* Problem to solve *
Quote every one of the records below word for word, with no changes.

Stored dataset items:
===============
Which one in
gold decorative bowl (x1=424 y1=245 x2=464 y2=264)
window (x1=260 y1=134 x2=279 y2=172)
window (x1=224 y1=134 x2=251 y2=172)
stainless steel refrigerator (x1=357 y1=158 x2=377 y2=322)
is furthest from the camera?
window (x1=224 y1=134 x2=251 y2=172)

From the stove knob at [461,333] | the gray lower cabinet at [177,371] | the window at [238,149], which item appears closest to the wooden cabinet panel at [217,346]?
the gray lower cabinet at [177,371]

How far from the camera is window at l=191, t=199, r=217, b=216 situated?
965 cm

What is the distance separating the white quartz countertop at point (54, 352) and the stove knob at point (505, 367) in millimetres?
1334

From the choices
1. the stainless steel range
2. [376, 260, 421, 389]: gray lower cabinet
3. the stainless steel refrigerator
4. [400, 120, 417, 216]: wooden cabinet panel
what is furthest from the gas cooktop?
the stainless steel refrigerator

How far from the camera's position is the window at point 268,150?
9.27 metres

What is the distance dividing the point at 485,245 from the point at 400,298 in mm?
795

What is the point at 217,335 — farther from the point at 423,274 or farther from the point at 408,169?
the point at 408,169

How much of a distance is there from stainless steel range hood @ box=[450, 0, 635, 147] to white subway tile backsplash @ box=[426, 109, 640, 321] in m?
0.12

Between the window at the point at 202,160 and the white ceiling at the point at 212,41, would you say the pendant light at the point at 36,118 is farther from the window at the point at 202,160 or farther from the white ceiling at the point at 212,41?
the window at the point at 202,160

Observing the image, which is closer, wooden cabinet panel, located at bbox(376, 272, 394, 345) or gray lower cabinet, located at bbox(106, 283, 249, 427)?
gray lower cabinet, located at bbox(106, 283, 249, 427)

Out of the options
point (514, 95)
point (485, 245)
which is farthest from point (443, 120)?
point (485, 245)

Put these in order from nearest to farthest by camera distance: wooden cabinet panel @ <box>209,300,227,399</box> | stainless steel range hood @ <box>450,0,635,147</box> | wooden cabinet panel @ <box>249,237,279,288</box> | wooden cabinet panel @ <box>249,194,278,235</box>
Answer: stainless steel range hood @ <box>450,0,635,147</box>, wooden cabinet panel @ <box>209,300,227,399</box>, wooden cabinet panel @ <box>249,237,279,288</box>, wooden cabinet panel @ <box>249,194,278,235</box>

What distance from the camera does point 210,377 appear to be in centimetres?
===============
* Expected answer *
Which one in
gold decorative bowl (x1=424 y1=245 x2=464 y2=264)
window (x1=260 y1=134 x2=279 y2=172)
window (x1=224 y1=134 x2=251 y2=172)
stainless steel refrigerator (x1=357 y1=158 x2=377 y2=322)
is furthest from the camera?
window (x1=224 y1=134 x2=251 y2=172)

From the stove knob at [461,333] | the gray lower cabinet at [177,371] | the window at [238,149], which item appears closest to the wooden cabinet panel at [217,346]?
the gray lower cabinet at [177,371]

How far from the camera is window at l=191, t=199, r=217, b=216 situated?
965 cm

What is the distance separating the white quartz countertop at point (54, 352) and the stove knob at point (505, 367) in millimetres?
1334

From the choices
1. the stainless steel range
2. [376, 260, 421, 389]: gray lower cabinet
3. the stainless steel refrigerator
4. [400, 120, 417, 216]: wooden cabinet panel
what is furthest from the gas cooktop?
the stainless steel refrigerator

How far from the camera's position is the window at point 268,150?
9.27 metres

What is the distance dividing the point at 485,245 from the point at 400,298 in mm?
795

What is the point at 217,335 — farther from the point at 423,274 or farther from the point at 408,169?
the point at 408,169

How much of a distance is there from stainless steel range hood @ box=[450, 0, 635, 147] to white subway tile backsplash @ box=[426, 109, 640, 321] in m?
0.12

Between the window at the point at 202,160 and the white ceiling at the point at 212,41, would you say the pendant light at the point at 36,118 is farther from the window at the point at 202,160 or farther from the white ceiling at the point at 212,41?
the window at the point at 202,160

Observing the image, which is closer, wooden cabinet panel, located at bbox(376, 272, 394, 345) or gray lower cabinet, located at bbox(106, 283, 249, 427)?
gray lower cabinet, located at bbox(106, 283, 249, 427)

Out of the options
point (514, 95)
point (485, 245)
which is farthest from point (443, 120)?
point (485, 245)

Put these in order from nearest to farthest by camera distance: wooden cabinet panel @ <box>209,300,227,399</box> | stainless steel range hood @ <box>450,0,635,147</box> | wooden cabinet panel @ <box>249,237,279,288</box> | wooden cabinet panel @ <box>249,194,278,235</box>
Answer: stainless steel range hood @ <box>450,0,635,147</box>, wooden cabinet panel @ <box>209,300,227,399</box>, wooden cabinet panel @ <box>249,237,279,288</box>, wooden cabinet panel @ <box>249,194,278,235</box>

What distance from the camera does point 210,377 appear to be in centimetres?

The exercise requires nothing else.